🤖 AI Summary
Existing graph backdoor defense methods struggle to counter feature-based attacks that preserve the original graph topology. This work presents the first unified defense framework capable of addressing both subgraph-based and feature-based backdoor attacks by leveraging feature homophily. The approach models local feature consistency between each node and its neighborhood, uncovering a common homophily deviation exhibited by backdoored nodes. To mitigate trigger effects and reduce detection noise, the framework incorporates a neighbor-aware reconstruction loss and a robust training strategy. Extensive experiments demonstrate that the proposed method significantly reduces attack success rates across diverse backdoor settings while maintaining classification accuracy comparable to that of clean models.
📝 Abstract
Graph neural networks (GNNs) have achieved remarkable success in relational learning. However, their vulnerability to graph backdoor attacks (GBAs) poses a significant barrier to broader adoption in high-stakes applications. Despite recent advances in graph backdoor defense (GBD), existing methods primarily focus on subgraph-based GBAs, relying on the assumption that poisoned target nodes are explicitly connected to subgraph triggers.
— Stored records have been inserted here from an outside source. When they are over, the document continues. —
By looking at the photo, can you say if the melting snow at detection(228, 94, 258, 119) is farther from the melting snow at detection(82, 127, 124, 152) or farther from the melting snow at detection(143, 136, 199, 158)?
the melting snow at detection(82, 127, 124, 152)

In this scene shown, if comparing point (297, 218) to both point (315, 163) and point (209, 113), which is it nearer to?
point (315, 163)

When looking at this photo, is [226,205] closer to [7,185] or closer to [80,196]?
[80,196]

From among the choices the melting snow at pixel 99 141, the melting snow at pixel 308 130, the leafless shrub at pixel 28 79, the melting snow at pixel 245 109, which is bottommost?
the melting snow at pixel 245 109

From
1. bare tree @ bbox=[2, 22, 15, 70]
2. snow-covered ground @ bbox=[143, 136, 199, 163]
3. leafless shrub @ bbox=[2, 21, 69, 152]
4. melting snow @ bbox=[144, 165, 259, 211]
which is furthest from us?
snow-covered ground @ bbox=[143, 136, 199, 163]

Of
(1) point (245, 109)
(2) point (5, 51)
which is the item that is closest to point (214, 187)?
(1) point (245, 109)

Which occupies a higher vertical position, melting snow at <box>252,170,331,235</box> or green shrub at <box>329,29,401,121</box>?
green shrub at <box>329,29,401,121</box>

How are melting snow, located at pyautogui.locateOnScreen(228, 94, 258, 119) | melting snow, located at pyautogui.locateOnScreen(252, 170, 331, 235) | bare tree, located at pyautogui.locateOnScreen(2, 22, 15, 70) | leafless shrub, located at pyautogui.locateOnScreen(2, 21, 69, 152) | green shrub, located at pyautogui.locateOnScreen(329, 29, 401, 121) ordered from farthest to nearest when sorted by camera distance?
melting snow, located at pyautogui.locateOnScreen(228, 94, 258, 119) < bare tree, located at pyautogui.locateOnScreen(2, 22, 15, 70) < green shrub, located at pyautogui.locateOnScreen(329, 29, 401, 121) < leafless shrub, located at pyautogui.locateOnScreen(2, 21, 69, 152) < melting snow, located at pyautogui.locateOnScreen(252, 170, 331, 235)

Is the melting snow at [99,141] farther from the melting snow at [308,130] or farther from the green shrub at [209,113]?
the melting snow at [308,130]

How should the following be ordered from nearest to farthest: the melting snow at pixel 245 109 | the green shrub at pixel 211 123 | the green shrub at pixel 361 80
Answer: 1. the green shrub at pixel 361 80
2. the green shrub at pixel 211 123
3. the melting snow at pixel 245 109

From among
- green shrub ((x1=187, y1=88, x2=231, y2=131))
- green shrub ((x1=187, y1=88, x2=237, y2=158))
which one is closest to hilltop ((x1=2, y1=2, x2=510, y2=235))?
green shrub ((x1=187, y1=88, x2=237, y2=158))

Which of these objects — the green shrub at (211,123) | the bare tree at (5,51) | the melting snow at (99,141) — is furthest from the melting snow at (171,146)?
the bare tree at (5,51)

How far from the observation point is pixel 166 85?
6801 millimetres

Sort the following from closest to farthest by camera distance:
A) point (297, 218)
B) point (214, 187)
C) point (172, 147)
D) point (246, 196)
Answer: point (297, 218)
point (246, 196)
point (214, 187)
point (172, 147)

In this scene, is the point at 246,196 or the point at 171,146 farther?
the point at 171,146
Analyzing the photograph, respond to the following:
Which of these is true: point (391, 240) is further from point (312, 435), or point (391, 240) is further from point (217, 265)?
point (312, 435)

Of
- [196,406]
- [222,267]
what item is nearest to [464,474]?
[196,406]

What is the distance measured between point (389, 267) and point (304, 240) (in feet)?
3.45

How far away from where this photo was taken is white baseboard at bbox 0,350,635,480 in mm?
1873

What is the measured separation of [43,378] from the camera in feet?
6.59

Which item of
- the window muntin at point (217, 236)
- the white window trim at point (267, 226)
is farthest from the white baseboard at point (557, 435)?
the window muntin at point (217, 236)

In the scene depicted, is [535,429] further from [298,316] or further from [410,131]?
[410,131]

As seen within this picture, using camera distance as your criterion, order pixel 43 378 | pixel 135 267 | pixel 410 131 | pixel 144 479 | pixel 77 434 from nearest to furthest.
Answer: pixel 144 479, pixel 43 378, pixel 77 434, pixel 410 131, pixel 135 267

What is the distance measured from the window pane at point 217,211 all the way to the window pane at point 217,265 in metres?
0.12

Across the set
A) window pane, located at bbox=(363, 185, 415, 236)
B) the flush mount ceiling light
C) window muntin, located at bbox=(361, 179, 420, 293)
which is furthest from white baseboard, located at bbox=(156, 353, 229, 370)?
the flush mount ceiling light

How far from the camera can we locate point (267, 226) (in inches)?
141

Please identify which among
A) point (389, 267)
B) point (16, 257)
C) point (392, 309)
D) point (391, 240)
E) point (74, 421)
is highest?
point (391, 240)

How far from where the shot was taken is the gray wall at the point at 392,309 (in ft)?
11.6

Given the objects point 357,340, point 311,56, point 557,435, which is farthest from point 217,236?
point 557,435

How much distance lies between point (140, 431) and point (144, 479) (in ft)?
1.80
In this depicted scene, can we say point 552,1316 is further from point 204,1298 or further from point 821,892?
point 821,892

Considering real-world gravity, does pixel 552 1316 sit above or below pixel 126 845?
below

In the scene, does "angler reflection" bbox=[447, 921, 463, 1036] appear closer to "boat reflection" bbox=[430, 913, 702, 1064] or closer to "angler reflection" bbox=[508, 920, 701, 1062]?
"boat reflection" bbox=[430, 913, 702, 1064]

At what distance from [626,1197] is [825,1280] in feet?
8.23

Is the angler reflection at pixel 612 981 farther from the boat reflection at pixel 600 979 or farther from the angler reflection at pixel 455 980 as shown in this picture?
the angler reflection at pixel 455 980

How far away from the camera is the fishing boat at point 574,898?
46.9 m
Our empirical results reveal that such structure-centric approaches fail to defend against emerging feature-based GBAs that preserve graph topology. Therefore, in this paper, we study a novel problem of universal graph backdoor defense. First, we investigate the shared effects of both attack types from a feature-based homophily perspective, which characterizes local feature consistency between nodes and their neighborhoods. Thorough theoretical and empirical analyses demonstrate that, regardless of trigger mechanisms, backdoors induced by GBAs exhibit lower feature-based homophily than clean nodes, indicating a discrepancy in local feature similarity. Motivated by this insight, we propose to leverage node-level local feature consistency, modeled by a neighbor-aware reconstruction loss, to distinguish backdoors from clean nodes. Then, a robust training strategy is developed to eliminate trigger effects while reducing noise induced by detection uncertainty. Extensive experiments demonstrate that our framework significantly degrades the attack success rate and maintains competitive clean accuracy under both subgraph-based and feature-based attacks.